Selected extract:
Key Design 1: Eight-Dimensional Linguistic Attribute System¶
Function: Object attributes are organized into eight representative linguistic dimensions.
Specific Dimensions: - Affordance: Functional use of an object, e.g., "sit" for a chair. - Property: Object characteristics, e.g., "soft" for a pillow. - Type: Category membership, e.g., a phone is a "communication device." - Manner: Mode of use, e.g., a hat is "worn on a head." - Synonym: Near-synonymous substitution, e.g., "image" for a picture. - Requirement: Necessary conditions, e.g., a bicycle requires "balance to ride." - Element: Constituent parts, e.g., a bicycle has "two wheels." - Material: Material type, e.g., "plastic" for a bottle.
Design Motivation: These eight dimensions span from commonsense knowledge (affordance, requirement) to visual knowledge (material), enabling comprehensive evaluation of a model's deep understanding of objects.
Key Design 2: Knowledge-Graph-Driven Annotation Generation¶
Function: ConceptNet is leveraged to automatically generate object–attribute association annotations.
Mechanism: For each object category \(c_i\) in ScanNet200, relevant edges are queried from the knowledge graph \(\mathcal{G} = (\mathcal{V}, \mathcal{E})\): $\(\{e\}_i = \{(v_m, r, w, v_n) \in \mathcal{E} | v_m = c_i\}\)$
For the same relation \(r\), the attribute with the highest weight \(w\) is retained, ensuring only the most representative attribute is preserved for each object per dimension.
Design Motivation: Knowledge graphs provide a structured and scalable source of commonsense knowledge, enabling attribute annotation generation for a large number of objects at low cost.
Key Design 3: Query Template Design¶
Function: Text queries with concealed object names are generated to evaluate the GOV-3D task.
Mechanism: The object category \(v_m\) in the query is replaced with "this term," followed by concatenation of the relation and attribute: $\(q = \text{Concatenate}(t, r, v_n)\)$ For example: "this term is made of wood."

Spatial questions based on scenes:
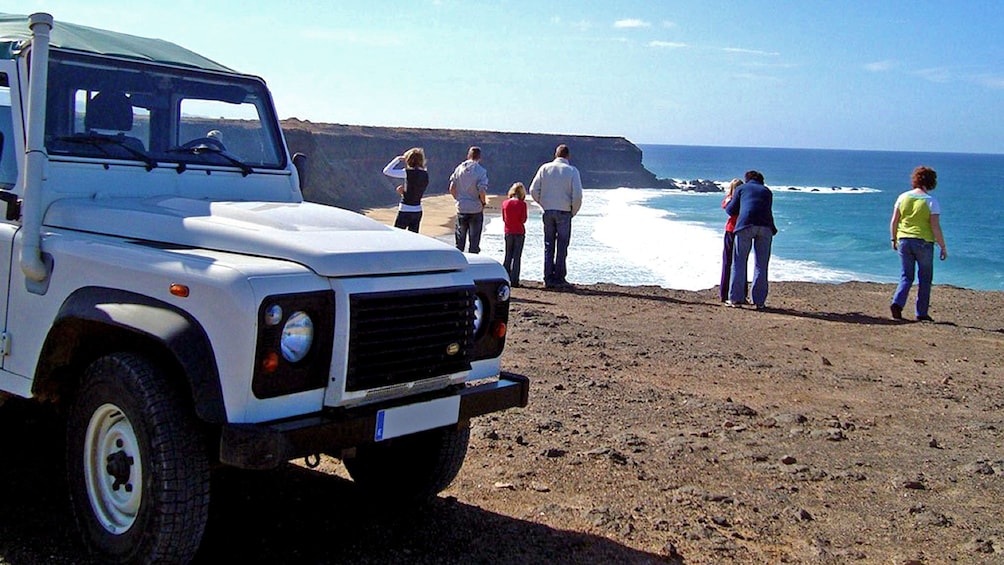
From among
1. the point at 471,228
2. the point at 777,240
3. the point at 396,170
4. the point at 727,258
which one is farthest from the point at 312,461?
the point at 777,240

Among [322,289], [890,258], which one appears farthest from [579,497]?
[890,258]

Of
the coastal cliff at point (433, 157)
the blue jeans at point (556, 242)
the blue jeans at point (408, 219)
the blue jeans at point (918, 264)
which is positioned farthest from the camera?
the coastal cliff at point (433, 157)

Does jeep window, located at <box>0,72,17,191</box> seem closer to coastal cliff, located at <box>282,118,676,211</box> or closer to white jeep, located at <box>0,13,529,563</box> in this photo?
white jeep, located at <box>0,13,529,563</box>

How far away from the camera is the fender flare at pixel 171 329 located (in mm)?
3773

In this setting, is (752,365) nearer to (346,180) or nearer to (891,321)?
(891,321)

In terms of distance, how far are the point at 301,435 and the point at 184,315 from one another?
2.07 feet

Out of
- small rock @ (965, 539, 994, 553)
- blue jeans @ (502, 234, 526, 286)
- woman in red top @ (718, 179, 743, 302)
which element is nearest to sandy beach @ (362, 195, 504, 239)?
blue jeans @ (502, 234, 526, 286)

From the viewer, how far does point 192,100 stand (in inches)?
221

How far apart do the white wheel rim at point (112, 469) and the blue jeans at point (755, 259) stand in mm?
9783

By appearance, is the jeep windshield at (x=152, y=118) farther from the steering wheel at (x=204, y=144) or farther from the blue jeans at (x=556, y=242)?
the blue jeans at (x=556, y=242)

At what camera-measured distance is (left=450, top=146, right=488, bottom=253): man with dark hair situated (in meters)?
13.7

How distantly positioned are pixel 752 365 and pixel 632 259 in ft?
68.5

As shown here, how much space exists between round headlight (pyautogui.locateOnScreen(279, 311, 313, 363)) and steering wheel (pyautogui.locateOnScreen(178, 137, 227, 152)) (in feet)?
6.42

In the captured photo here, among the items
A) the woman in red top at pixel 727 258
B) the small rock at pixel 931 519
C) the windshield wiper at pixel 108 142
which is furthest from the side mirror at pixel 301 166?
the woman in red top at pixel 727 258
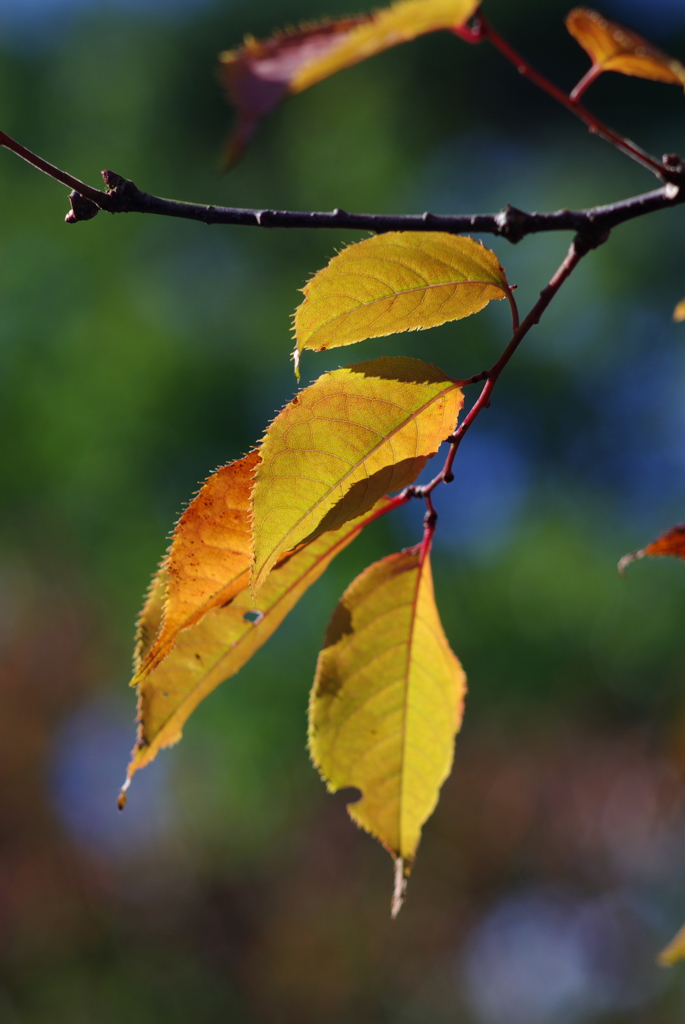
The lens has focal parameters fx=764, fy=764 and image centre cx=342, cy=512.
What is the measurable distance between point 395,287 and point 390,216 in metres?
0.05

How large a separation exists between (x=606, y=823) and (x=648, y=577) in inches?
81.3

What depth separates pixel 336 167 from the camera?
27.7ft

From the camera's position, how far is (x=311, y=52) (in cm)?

Required actions:
**1)** Name every linguistic dimension that the excerpt on object attribute annotation uses to organize object attributes.
**2)** Pick up the excerpt on object attribute annotation where it stops and carry it forward.

Exercise responses:
**1)** Affordance, Property, Type, Manner, Synonym, Requirement, Element, Material

**2)**
Design Motivation: By excluding object names from queries, the model is forced to reason through attributes to localize objects, rather than relying on simple name matching.
Loss & Training¶
The benchmark itself does not involve training losses. Evaluation metrics follow standard OV-3D protocols: AP/AP50/AP25 for instance segmentation, and mIoU/mAcc for semantic segmentation.
Key Experimental Results¶
Main Results: 3D Instance Segmentation¶
| Method | Affordance | Property | Synonym | Material | Mean | ScanNet200 |
|---|---|---|---|---|---|---|
| OpenMask3D | 7.2 | 7.5 | 16.9 | 18.8 | 9.9 | 15.4 |
| SAI3D | 5.3 | 5.8 | 10.0 | 11.3 | 7.7 | 12.7 |
| MaskClustering | 6.2 | 7.0 | 16.2 | 12.1 | 8.1 | 12.0 |
| Open3DIS | 11.9 | 12.8 | 26.7 | 28.3 | 15.8 | 23.7 |
(AP metric; all methods perform significantly worse on OpenScan than on ScanNet200.)
3D Semantic Segmentation¶
| Method | OpenScan mIoU | OpenScan mAcc | ScanNet mIoU |
|---|---|---|---|
| OpenScene | 0.45 | 1.87 | 47.5 |
| PLA | 0.01 | 2.37 | 66.6 |
| RegionPLC | 0.07 | 2.36 | 68.7 |
Semantic segmentation methods nearly completely fail on OpenScan (mIoU < 1%), indicating severe lack of generalization from categories to attributes.
Ablation Study: Effect of Pre-training Vocabulary Size¶
Increasing the training vocabulary size (\(S = 10 \to 170\)) yields no significant improvement across most attribute dimensions, with only a marginal gain on the material dimension. This demonstrates that simply expanding the number of training categories cannot resolve the attribute understanding problem.
Key Findings¶
- All OV-3D models perform substantially worse on OpenScan than on ScanNet200, confirming that GOV-3D is a more challenging task.
- Synonym and Material achieve relatively higher performance: the former due to semantic proximity to object categories, the latter due to CLIP's visual pattern recognition capability.
- Affordance and Property are the most challenging: they require commonsense reasoning, which is not covered by CLIP's pre-training objective.
- Using query templates (with relational descriptions) improves AP by approximately 0.2–6 points compared to using bare attribute words.
Highlights & Insights¶
- Visionary Problem Formulation: Extending OV-3D from categories to attributes is a natural yet previously overlooked research direction.
- Systematic Benchmark Design: The eight-dimensional attribute system provides comprehensive coverage; the hybrid strategy of knowledge graphs combined with human annotation balances efficiency and quality.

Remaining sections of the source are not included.